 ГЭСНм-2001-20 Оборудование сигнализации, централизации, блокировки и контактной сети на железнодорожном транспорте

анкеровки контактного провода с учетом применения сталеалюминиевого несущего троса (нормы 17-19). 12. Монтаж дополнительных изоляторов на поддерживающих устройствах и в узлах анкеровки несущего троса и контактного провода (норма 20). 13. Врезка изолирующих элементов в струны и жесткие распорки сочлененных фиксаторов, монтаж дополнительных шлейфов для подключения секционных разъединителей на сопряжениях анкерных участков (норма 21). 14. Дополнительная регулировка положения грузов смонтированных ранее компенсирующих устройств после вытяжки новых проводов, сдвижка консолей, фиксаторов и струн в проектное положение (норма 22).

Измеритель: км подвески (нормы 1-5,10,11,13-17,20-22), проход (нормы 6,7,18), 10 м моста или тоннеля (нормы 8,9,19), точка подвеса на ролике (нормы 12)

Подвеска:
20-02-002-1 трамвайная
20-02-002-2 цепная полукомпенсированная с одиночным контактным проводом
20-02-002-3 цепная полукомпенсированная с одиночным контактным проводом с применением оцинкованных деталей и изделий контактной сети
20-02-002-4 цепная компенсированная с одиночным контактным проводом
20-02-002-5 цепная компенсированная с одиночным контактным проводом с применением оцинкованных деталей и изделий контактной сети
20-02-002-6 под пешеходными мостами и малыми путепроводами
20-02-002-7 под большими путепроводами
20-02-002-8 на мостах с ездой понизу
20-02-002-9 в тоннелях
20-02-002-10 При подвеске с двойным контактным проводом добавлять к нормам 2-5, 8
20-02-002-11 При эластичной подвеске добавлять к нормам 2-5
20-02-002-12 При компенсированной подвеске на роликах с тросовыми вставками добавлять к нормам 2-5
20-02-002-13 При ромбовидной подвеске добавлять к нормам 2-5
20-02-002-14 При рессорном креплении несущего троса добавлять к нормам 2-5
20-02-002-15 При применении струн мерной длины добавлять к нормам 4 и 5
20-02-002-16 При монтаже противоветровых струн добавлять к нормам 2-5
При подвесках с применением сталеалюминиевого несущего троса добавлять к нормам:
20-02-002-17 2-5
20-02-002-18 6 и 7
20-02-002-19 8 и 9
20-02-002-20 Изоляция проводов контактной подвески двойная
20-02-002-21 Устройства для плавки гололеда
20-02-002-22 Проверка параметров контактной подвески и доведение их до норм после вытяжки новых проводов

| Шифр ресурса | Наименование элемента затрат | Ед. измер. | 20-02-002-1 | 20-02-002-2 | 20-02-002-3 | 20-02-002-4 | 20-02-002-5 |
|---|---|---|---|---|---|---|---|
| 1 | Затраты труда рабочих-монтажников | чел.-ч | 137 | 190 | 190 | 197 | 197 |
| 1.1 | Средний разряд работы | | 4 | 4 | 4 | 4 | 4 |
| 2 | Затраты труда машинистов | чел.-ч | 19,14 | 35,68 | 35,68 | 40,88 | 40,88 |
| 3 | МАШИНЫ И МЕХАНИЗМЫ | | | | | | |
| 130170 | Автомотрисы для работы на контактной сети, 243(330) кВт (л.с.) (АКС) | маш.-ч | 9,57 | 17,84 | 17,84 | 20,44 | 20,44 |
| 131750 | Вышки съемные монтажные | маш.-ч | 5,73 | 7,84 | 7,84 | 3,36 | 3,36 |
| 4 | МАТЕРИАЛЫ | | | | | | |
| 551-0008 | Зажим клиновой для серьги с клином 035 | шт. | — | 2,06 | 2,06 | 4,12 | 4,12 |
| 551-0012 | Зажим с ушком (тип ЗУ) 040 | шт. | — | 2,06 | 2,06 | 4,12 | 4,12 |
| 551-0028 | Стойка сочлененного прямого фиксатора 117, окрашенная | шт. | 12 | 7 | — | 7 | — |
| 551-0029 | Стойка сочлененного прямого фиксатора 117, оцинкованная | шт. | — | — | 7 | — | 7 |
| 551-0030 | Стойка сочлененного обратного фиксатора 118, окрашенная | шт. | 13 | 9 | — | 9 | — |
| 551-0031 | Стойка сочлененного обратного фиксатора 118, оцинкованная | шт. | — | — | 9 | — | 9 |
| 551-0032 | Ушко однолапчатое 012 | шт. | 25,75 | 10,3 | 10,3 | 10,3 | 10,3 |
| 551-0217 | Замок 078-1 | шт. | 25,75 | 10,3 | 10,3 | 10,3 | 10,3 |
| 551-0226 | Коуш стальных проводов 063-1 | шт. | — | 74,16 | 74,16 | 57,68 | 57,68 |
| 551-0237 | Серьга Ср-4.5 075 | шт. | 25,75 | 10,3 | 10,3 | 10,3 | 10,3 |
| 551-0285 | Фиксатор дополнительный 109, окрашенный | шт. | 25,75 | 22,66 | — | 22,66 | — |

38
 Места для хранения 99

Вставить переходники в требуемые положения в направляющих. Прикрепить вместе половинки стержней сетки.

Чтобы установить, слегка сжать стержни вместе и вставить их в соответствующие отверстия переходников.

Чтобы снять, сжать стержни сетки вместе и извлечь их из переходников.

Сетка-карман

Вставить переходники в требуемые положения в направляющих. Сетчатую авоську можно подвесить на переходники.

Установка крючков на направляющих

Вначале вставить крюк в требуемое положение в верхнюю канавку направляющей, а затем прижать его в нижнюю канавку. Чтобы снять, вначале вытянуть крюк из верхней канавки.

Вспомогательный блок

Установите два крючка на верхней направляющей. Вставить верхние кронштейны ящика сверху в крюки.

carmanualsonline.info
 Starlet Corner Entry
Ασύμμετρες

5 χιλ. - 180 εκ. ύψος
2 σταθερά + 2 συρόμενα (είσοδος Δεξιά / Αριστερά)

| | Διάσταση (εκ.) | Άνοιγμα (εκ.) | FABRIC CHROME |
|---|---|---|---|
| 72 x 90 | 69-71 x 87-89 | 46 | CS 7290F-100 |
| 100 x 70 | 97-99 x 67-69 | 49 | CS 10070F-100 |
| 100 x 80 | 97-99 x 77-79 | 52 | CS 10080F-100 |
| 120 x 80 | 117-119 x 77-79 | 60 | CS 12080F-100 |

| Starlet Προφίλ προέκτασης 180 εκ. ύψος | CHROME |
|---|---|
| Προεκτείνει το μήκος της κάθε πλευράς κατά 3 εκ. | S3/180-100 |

--*--

• **ACTION ITEM**
Only one stretch of the records above is wanted: the lines between the one holding "20-02-002-9 в тоннелях" and the one holding "551-0012 | Зажим", inclusive, reproduced exactly.

• **RESPONSE**
20-02-002-9 в тоннелях
20-02-002-10 При подвеске с двойным контактным проводом добавлять к нормам 2-5, 8
20-02-002-11 При эластичной подвеске добавлять к нормам 2-5
20-02-002-12 При компенсированной подвеске на роликах с тросовыми вставками добавлять к нормам 2-5
20-02-002-13 При ромбовидной подвеске добавлять к нормам 2-5
20-02-002-14 При рессорном креплении несущего троса добавлять к нормам 2-5
20-02-002-15 При применении струн мерной длины добавлять к нормам 4 и 5
20-02-002-16 При монтаже противоветровых струн добавлять к нормам 2-5
При подвесках с применением сталеалюминиевого несущего троса добавлять к нормам:
20-02-002-17 2-5
20-02-002-18 6 и 7
20-02-002-19 8 и 9
20-02-002-20 Изоляция проводов контактной подвески двойная
20-02-002-21 Устройства для плавки гололеда
20-02-002-22 Проверка параметров контактной подвески и доведение их до норм после вытяжки новых проводов

| Шифр ресурса | Наименование элемента затрат | Ед. измер. | 20-02-002-1 | 20-02-002-2 | 20-02-002-3 | 20-02-002-4 | 20-02-002-5 |
|---|---|---|---|---|---|---|---|
| 1 | Затраты труда рабочих-монтажников | чел.-ч | 137 | 190 | 190 | 197 | 197 |
| 1.1 | Средний разряд работы | | 4 | 4 | 4 | 4 | 4 |
| 2 | Затраты труда машинистов | чел.-ч | 19,14 | 35,68 | 35,68 | 40,88 | 40,88 |
| 3 | МАШИНЫ И МЕХАНИЗМЫ | | | | | | |
| 130170 | Автомотрисы для работы на контактной сети, 243(330) кВт (л.с.) (АКС) | маш.-ч | 9,57 | 17,84 | 17,84 | 20,44 | 20,44 |
| 131750 | Вышки съемные монтажные | маш.-ч | 5,73 | 7,84 | 7,84 | 3,36 | 3,36 |
| 4 | МАТЕРИАЛЫ | | | | | | |
| 551-0008 | Зажим клиновой для серьги с клином 035 | шт. | — | 2,06 | 2,06 | 4,12 | 4,12 |
| 551-0012 | Зажим с ушком (тип ЗУ) 040 | шт. | — | 2,06 | 2,06 | 4,12 | 4,12 |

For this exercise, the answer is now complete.